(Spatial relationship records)
_ _ _ _
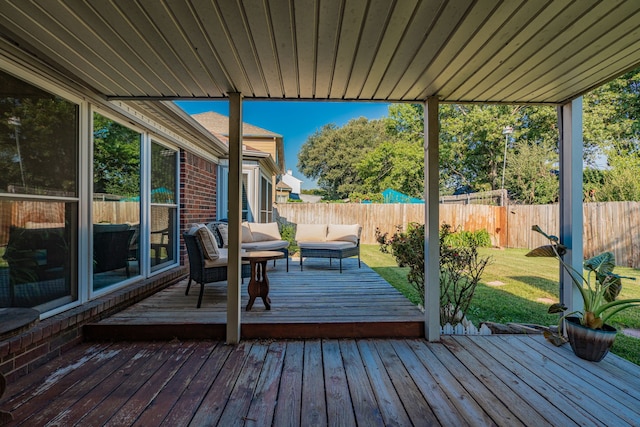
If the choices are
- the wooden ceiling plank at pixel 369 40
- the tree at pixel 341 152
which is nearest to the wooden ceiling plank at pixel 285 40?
the wooden ceiling plank at pixel 369 40

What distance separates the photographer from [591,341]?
8.16 ft

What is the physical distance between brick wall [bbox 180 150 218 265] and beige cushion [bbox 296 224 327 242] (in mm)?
1901

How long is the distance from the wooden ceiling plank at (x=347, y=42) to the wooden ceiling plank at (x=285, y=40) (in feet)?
1.00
_ _ _ _
* SHORT TASK *
Lay out every line of the material above as a Markdown table with the columns "No." and "Line," skipping blank lines and leaving out the pictures.

* THE ANSWER *
| No. | Line |
|---|---|
| 1 | If the choices are |
| 2 | - the wooden ceiling plank at pixel 369 40 |
| 3 | - the tree at pixel 341 152 |
| 4 | which is nearest to the wooden ceiling plank at pixel 285 40? |
| 5 | the wooden ceiling plank at pixel 369 40 |
| 6 | What distance separates the photographer from [591,341]? |
| 7 | 8.16 ft |
| 8 | What is the physical distance between brick wall [bbox 180 150 218 265] and beige cushion [bbox 296 224 327 242] (in mm)? |
| 9 | 1901 |
| 10 | How long is the distance from the wooden ceiling plank at (x=347, y=42) to the wooden ceiling plank at (x=285, y=40) (in feet)? |
| 11 | 1.00 |